La deuxième chambre pénale de la Cour de cassation, par son arrêt n° 15724 déposé le 22 avril 2025, aborde une fois de plus la délicate question du revirement en appel. L'affaire trouve son origine dans le procès à charge de E. T., acquitté en première instance par le Tribunal de Milan puis condamné en appel. La Cour suprême, tout en annulant partiellement la décision, fixe des principes destinés à avoir un impact sur toute future stratégie de défense et sur l'action des juges de fond.
La décision s'inscrit dans le droit fil de ce que prévoit l'art. 603, alinéa 3-bis, du code de procédure pénale italien, qui impose le renouvellement de l'instruction du procès lorsque l'appel vise à renverser un acquittement. L'objectif du législateur – en recevant les principes de la CEDH (voir Dan c. Moldavie, 2011) – est de garantir le contradictoire « au même niveau » devant le juge qui devra se prononcer sur la responsabilité pénale.

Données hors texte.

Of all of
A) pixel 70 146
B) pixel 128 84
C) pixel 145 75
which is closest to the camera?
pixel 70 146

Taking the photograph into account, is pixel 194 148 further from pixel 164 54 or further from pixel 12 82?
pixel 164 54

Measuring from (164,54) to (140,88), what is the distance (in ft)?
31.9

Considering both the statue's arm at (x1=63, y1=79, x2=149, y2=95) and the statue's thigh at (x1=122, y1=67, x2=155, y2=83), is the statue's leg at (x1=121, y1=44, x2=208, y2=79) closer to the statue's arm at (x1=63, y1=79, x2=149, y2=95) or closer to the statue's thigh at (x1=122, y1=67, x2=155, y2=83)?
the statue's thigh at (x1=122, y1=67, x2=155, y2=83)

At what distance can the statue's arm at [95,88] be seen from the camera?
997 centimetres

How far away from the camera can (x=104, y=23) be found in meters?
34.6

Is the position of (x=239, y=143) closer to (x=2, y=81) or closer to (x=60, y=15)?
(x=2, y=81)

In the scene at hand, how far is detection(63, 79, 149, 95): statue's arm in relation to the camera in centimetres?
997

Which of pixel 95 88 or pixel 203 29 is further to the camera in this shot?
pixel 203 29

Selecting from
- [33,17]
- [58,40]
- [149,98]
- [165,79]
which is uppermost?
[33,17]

La Cour prend position sur deux scénarios :
1. Uniformité substantielle entre les dépositions faites en première instance et celles renouvelées en appel : le juge peut fonder la condamnation sur les premières, sans nécessité de les préférer explicitement.
2. Divergence entre les déclarations : ici, il y a une charge de motivation renforcée, c'est-à-dire un effort argumentatif qui explique pourquoi une source a été jugée plus crédible qu'une autre.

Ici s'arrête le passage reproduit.